The Trump administration formed a coronavirus task force led by Vice-President Mike Pence and set up Operation Warp Speed, a public-private partnership, to speed vaccine development.
But there was little federal coordination in fighting the pandemic and Trump often undermined the public health advice of his own experts.
In addition to confronting the disease’s spread after Biden is sworn in on January 20, Zients will oversee a mammoth and unprecedented operation to distribute hundreds of millions of doses of new vaccines, coordinating efforts across multiple federal agencies.
The US roll-out of the first vaccines may begin this month, but it could be months before they are widely available.
Zients, a wealthy businessman who has moved between the public sector and corporate America, has played a central role in the transition since Biden beat Trump in the November 3 election.
In recent weeks, Zients has also served as a pandemic liaison of sorts with governors and state officials, frequently joining calls to share data and discuss concerns, according to two people familiar with the calls.
He and other Biden officials have emphasised stepping up deliveries of personal protective equipment and increasing testing, while expressing sympathy for the financial burden the massive vaccine roll-out will impose on already strained state budgets, the sources said.
“Zients has been impressive,” said one state Democratic official who has taken part in the calls. “If the people currently involved in the transition are involved come January, I think we are in good hands.”
Zients’ corporate background, however, has concerned some liberal groups that question whether he would be too business-friendly.
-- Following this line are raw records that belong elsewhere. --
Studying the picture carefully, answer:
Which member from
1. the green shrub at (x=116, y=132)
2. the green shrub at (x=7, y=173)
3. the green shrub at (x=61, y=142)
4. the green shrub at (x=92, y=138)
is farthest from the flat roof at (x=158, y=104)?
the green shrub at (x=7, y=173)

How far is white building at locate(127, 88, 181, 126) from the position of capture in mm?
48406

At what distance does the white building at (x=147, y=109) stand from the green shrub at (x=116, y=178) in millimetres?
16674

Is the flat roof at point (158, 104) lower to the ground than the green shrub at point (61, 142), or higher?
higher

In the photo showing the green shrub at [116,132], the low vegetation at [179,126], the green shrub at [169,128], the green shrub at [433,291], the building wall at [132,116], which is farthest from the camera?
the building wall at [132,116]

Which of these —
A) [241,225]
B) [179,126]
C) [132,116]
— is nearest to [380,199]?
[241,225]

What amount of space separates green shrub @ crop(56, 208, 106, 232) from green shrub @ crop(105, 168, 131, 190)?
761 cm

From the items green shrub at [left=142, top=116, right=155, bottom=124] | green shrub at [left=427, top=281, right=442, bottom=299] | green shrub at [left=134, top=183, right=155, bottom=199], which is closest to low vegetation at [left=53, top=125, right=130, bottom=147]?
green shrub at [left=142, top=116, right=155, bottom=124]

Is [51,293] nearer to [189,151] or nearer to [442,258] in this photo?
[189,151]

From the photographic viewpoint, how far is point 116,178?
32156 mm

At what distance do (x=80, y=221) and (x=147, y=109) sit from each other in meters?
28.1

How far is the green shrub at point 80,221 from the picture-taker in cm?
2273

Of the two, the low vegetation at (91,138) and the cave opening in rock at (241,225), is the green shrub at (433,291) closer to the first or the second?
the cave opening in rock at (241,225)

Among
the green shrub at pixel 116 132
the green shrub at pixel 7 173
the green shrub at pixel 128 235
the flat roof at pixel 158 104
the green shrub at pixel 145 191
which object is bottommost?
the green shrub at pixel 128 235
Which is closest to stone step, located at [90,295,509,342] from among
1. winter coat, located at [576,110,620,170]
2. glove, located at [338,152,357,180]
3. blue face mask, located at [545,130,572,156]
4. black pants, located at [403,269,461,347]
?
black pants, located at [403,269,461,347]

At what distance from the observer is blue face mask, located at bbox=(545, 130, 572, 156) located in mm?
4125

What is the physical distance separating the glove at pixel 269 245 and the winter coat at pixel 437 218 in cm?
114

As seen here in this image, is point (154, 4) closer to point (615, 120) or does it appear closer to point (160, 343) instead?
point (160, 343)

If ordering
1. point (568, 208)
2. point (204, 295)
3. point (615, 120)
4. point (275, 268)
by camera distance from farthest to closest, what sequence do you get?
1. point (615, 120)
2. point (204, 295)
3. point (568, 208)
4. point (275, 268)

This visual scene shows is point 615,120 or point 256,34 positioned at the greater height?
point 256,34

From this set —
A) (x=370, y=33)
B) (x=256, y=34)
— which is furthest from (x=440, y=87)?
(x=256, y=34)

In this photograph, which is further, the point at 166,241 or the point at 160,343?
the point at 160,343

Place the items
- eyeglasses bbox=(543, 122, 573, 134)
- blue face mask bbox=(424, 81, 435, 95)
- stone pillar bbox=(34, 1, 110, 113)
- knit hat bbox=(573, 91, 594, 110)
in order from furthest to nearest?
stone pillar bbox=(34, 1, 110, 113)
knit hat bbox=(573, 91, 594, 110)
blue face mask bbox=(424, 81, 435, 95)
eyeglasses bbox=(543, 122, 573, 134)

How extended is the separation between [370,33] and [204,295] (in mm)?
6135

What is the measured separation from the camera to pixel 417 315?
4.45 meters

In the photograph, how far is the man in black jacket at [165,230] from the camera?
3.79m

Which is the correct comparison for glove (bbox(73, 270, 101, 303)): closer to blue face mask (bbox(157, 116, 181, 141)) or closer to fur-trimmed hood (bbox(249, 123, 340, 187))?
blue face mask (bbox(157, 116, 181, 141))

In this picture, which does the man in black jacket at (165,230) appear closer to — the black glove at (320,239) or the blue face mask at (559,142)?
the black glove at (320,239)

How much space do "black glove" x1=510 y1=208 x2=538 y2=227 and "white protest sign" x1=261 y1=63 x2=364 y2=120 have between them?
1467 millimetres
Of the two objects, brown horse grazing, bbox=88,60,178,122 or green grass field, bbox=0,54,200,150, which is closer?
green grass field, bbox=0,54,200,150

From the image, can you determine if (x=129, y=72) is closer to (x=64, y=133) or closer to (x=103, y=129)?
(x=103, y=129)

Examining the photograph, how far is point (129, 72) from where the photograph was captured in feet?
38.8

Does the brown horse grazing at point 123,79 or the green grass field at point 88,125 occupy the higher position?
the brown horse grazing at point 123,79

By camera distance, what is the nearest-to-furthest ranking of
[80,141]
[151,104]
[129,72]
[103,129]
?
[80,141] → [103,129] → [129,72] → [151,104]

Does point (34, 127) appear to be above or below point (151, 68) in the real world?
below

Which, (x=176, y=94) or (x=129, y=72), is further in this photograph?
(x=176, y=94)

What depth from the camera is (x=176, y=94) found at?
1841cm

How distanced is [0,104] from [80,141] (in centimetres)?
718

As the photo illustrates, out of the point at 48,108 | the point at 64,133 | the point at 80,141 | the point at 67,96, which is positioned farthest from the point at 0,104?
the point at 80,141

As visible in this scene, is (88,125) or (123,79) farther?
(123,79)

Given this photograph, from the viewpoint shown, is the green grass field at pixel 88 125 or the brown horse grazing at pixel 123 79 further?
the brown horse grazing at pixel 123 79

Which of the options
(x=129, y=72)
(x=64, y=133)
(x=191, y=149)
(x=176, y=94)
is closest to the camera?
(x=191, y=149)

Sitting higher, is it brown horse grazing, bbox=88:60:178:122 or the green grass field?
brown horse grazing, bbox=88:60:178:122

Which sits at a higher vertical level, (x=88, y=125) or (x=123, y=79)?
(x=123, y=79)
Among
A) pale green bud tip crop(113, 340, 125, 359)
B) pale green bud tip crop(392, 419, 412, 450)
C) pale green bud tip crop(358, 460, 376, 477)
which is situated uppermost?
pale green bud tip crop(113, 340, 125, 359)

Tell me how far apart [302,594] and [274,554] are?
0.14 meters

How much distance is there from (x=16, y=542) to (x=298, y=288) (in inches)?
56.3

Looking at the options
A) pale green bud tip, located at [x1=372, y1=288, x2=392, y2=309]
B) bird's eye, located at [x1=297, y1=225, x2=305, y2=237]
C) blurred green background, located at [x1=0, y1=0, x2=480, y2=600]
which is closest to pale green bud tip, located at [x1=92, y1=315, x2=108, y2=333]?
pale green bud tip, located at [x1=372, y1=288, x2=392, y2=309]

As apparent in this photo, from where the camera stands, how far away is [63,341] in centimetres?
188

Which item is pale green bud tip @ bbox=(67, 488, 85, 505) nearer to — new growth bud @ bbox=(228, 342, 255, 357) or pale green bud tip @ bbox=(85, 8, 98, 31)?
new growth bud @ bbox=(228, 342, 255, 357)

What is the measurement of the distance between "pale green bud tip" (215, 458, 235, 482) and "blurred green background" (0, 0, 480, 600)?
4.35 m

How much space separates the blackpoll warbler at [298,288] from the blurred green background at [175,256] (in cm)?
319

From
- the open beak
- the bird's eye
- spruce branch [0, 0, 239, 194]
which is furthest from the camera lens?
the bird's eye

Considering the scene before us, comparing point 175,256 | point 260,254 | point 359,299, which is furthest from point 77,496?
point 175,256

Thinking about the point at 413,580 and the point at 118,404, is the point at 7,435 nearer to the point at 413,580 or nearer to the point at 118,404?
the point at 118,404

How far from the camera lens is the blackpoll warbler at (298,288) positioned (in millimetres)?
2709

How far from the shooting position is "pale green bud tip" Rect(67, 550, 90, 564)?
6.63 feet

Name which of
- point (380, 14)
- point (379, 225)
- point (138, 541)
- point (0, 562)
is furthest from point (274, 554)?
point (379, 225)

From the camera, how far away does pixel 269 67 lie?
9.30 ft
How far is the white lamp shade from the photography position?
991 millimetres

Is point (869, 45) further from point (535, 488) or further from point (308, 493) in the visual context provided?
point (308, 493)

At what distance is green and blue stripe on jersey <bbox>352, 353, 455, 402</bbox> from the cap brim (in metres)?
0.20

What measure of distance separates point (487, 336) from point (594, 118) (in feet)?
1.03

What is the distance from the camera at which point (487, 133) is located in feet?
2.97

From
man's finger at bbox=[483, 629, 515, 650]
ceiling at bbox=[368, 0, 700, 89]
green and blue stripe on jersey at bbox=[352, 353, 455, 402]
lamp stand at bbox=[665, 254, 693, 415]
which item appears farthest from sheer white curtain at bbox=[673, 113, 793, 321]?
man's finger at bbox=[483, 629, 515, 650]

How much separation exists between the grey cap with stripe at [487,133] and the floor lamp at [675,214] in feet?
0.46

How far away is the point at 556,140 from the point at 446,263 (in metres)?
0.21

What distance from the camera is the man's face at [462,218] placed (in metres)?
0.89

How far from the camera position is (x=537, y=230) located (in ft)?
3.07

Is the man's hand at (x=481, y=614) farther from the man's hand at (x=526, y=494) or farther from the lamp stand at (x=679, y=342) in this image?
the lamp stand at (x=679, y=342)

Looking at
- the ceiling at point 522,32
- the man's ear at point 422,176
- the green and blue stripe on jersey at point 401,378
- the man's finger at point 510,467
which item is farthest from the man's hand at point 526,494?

“The Covid[-19] tsar will have to make decisions on just how deferential to business to be,” said Jeff Hauser, head of the Revolving Door Project, a watchdog group that scrutinises executive branch appointees for their corporate ties.
As part of his preparation for the role, Zients has been on conference calls with staff from the US Department of Health and Human Services (HHS), one of the sources said.
He is a member of the transition’s agency review teams examining the work under way at the Defence, HHS and Homeland Security departments, all of which will be involved in the vaccine roll-out.
While Zients is not a long-time member of Biden’s inner circle, his selection as coronavirus tsar continues Biden’s pattern of turning to former Obama hands to staff many senior roles.
A health care consulting executive earlier in his career, Zients served in the Office of Management and Budget in the Obama administration before being appointed to lead the National Economic Council, which advises the president on economic policy.
Obama also tapped Zients to fix the roll-out of his health care plan, which was marred by the breakdown of the government website where people signed up for insurance.
“Everybody kind of sees him as just a good manager,” a Biden adviser said.
After Obama left office, Zients became chief executive of the Cranemere Group, a multibillion-dollar firm that acquires businesses, and served on Facebook Inc’s board until this year. He is on leave from Cranemere.
Zients, one of several co-chairs of the transition announced in the autumn, also served as one of the Biden campaign’s major fundraisers.
In November 2019, when the campaign was spending more than it was taking in and trailing rivals such as Senator Bernie Sanders, Zients and his wife, Mary, hosted a fundraiser at their Washington home.
In addition to collecting much-needed money, the event attracted more than 50 former Obama administration officials and helped improve the mood of the campaign, according to a person involved in the gathering.
Antony Blinken and Alejandro Mayorkas, now Biden’s nominees for secretary of state and homeland security chief, respectively, were among the guests at the party.